Wah, aku sekarang sudah sangat terkenal ternyata. Meskipun dalam kenyataannya itu buruk.

Tidak ada tempat yang lebih baik daripada perpustakaan dalam kondisi seperti ini. Berhari-hari aku harus rela menahan lapar demi tidak terusik selama di sekolah. Jam istirahat selalu menjadi waktu terbaik untuk perpustakaan. Dimana saat seluruh siswa pasti lebih sibuk mengantre makanan daripada memilih untuk membaca buku.

Aku berjalan mengelilingi deretan rak buku.
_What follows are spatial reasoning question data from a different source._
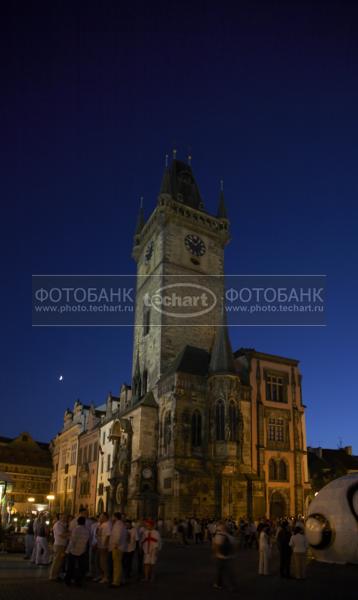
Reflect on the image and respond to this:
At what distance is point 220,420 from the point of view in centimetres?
3653

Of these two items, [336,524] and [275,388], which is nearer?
[336,524]

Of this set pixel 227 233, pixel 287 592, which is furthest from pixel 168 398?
pixel 287 592

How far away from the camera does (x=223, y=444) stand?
35.6m

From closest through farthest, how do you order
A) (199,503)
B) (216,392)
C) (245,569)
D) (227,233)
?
(245,569) → (199,503) → (216,392) → (227,233)

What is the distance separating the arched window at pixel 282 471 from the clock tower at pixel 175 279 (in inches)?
454

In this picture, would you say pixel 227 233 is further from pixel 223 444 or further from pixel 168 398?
pixel 223 444

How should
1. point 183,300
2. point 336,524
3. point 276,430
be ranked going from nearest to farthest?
point 336,524, point 276,430, point 183,300

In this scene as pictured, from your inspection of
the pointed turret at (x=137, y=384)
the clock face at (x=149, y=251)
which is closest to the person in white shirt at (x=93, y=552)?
the pointed turret at (x=137, y=384)

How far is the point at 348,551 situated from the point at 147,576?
628 cm

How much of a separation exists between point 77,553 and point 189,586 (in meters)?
2.92

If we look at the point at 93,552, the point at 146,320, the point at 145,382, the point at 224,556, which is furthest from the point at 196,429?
the point at 224,556

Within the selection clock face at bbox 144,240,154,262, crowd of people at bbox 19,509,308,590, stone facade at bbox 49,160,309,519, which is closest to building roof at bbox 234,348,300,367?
stone facade at bbox 49,160,309,519

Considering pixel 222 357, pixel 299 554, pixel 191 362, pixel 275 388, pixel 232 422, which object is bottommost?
pixel 299 554

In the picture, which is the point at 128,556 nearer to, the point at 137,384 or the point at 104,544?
the point at 104,544
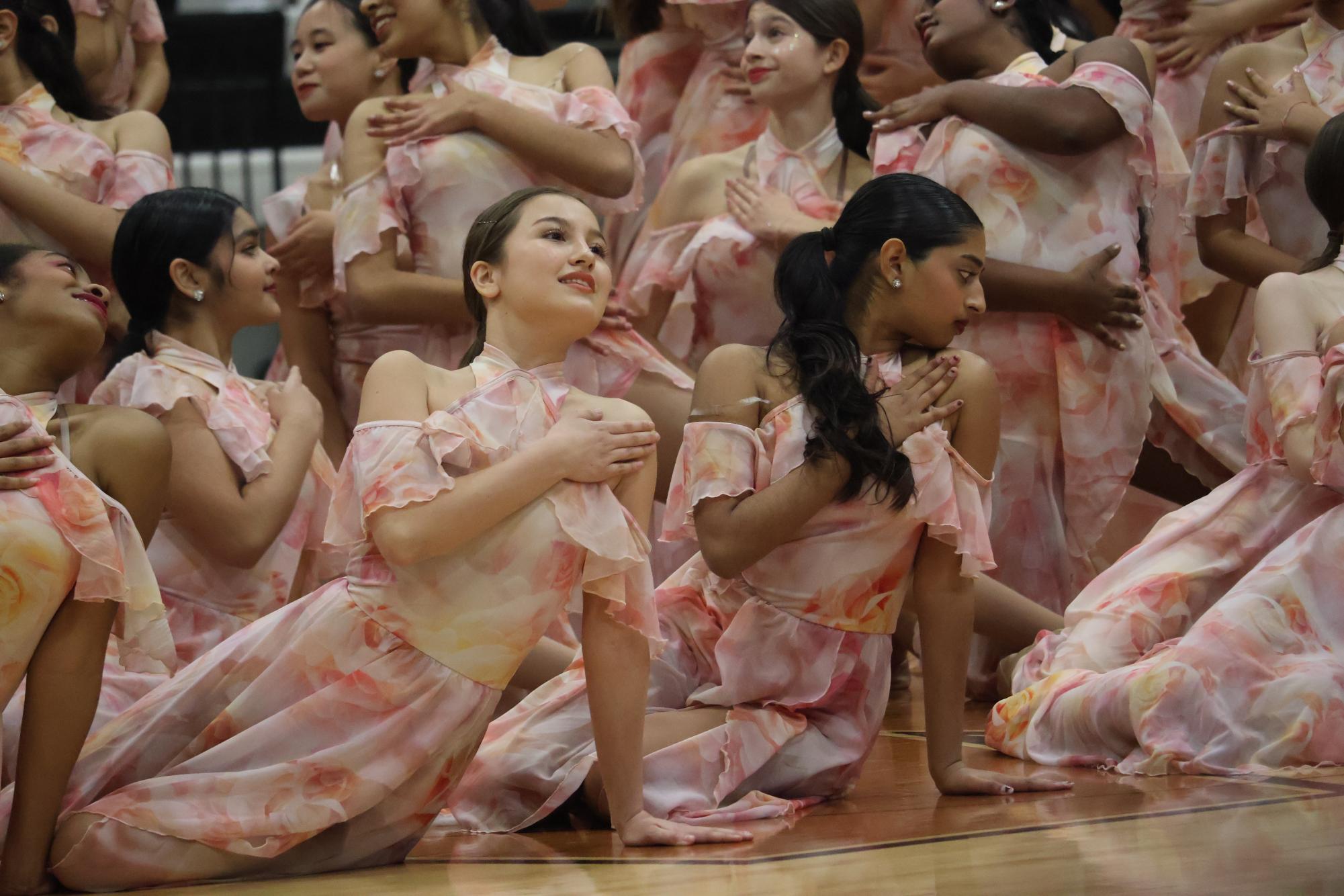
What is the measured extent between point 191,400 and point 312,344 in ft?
3.20

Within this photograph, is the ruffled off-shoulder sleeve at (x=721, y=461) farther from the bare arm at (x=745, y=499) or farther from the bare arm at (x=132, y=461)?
the bare arm at (x=132, y=461)

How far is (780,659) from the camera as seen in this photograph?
2.40m

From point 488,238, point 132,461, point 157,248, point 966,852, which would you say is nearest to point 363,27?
point 157,248

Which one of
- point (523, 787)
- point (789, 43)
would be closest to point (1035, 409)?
point (789, 43)

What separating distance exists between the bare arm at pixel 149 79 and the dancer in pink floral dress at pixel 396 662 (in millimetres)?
2325

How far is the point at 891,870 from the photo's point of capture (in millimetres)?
1904

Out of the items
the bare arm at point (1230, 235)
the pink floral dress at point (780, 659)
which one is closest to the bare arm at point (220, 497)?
the pink floral dress at point (780, 659)

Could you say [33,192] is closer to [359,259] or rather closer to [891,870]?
[359,259]

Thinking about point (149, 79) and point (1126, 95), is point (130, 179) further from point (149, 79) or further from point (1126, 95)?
point (1126, 95)

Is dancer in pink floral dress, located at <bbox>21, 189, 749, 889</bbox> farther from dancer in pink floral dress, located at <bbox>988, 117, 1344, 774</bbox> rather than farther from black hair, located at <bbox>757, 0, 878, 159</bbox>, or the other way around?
black hair, located at <bbox>757, 0, 878, 159</bbox>

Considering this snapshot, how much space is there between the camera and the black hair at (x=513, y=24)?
357cm

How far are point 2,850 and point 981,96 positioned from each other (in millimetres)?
2212

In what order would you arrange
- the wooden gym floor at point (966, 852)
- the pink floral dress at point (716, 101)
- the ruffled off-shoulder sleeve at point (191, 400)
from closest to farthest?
the wooden gym floor at point (966, 852) < the ruffled off-shoulder sleeve at point (191, 400) < the pink floral dress at point (716, 101)

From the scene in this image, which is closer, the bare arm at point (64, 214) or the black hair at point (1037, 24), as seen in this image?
the bare arm at point (64, 214)
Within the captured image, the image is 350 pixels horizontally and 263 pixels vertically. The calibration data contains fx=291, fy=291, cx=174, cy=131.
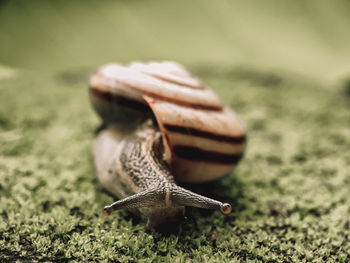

Memilih beberapa buku untuk dibaca. Tapi sesuatu mengalihkan perhatianku ketika mendengar suara obrolan.

Naluriku mengatakan aku harus mendekat, meskipun aku tidak berniat untuk menguping.

“Soal itu, aku turut bersedih atas kebakaran rumah kamu,” suara perempuan menyentuh telingaku.

Beberapa buku di rak aku ambil agar bisa melihat siapa dua orang tersebut. Ada satu lagi rak buku yang menghalangi pandangku. Tapi untungnya buku-buku di rak tersebut tidak terlalu padat membuatku dapat melihat siapa saja orang yang ada di perpustakaan selain diriku.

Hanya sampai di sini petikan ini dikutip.